The 10-week program aims to maintain physical function and independence in older adults through circuit workouts, Gretebeck said.

“(It) improves activities like getting in and out of a car, using the toilet and riding the public bus,” Gretebeck said.

The PALS program came to Marquette two years ago when Gretebeck started to work on campus. The program was adapted from a previous research study, Gretebeck said.

“I wanted a program that could be done at home or church, was inexpensive, and improved physical function for seniors,” Gretebeck said.

Through the PALS program, participants do exercises like the chair stand, a sitting and standing exercise. Each exercise is performed for one minute at each station. Another exercise within the circuit is the number touch, where participants lift a weighted ball to different heights to touch numbered posters on a wall. 

“Number touch helps improve abilities like combing hair, putting clothes on or reaching something on a high shelf,” Gretebeck said.

The PALS program partnered with St. Camillus Retirement Living in Wauwatosa, in 2017. Graduate and undergraduate students help lead workouts and talk to seniors about their current health and goals for the future, Gretebeck said. 

Students work the research team by collecting data, observing the PALS classes, entering data and developing community resource materials for the participants. Undergraduate honors nursing students are selected by Gretebeck to work on the PALS project, where Gretebeck advises them.

Margaret Lyons, a sophomore in the College of Nursing, works at a nursing home and helps with seniors, but is not part of the PALS program.

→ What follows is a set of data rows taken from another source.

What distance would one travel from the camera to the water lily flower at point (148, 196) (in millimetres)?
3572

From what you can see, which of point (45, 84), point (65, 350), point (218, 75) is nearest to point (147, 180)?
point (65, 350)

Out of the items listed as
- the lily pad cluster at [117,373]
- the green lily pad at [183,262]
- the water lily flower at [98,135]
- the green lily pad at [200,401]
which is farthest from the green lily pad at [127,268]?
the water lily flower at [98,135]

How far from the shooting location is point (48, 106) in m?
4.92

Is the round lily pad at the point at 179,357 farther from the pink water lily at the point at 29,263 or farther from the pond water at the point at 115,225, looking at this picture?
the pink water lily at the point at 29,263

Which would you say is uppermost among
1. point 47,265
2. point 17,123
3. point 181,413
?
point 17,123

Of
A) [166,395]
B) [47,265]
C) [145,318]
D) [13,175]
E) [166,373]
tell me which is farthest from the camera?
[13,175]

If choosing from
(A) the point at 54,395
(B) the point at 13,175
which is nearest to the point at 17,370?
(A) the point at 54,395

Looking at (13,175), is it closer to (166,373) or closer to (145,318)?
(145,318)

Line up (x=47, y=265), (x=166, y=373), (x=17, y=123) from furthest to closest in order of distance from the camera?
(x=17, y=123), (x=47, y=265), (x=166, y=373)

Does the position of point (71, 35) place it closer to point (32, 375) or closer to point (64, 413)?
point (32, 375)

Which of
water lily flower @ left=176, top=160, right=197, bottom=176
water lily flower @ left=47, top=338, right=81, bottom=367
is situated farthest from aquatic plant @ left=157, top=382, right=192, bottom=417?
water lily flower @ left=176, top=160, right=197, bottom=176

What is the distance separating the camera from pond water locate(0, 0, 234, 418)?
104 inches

Lyons said PALS sounds like a great program that can make a big difference in a senior’s life.

“I think that some residents that work out regularly are in better spirits generally, it helps them boost their mood as well as loosen up their muscles to be less stiff,” Lyons said.

The College of Nursing has not had a program like PALS before, Gretebeck said.

“So far participants really seem to like it,” Gretebeck said. “We have gotten a lot of positive feedback, like people being able to do laundry easier or ride the bus, just those daily things that are so important.”

The Wisconsin Institute for Healthy Aging  is a nonprofit organization providing programs and services for older people. The organization helps Gretebeck plan and recruit participants for the PALS program.

“Dr. Gretebeck’s work is making a big impact on senior health as well as generating knowledge with her research to continue to understand what is most helpful for seniors,” Janet Krejci, dean and professor for the College of Nursing, said.

Gretebeck said not only is the program having positive effects on physical health for seniors, but social health, too.

“The program’s group dynamic gives (participants) the opportunity to socialize and make friends, which is good because good health is … mental … (and) physical,” Gretebeck said. 

Correction: An earlier version of this story stated that the PALS program was developed five years ago at the University of Wisconsin-Madison. In fact, the PALS program was not developed at the University of Wisconsin-Madison, but was adapted from a previous research study. The Wire regrets this error. A correction will be issued in the next print edition of the Marquette Tribune.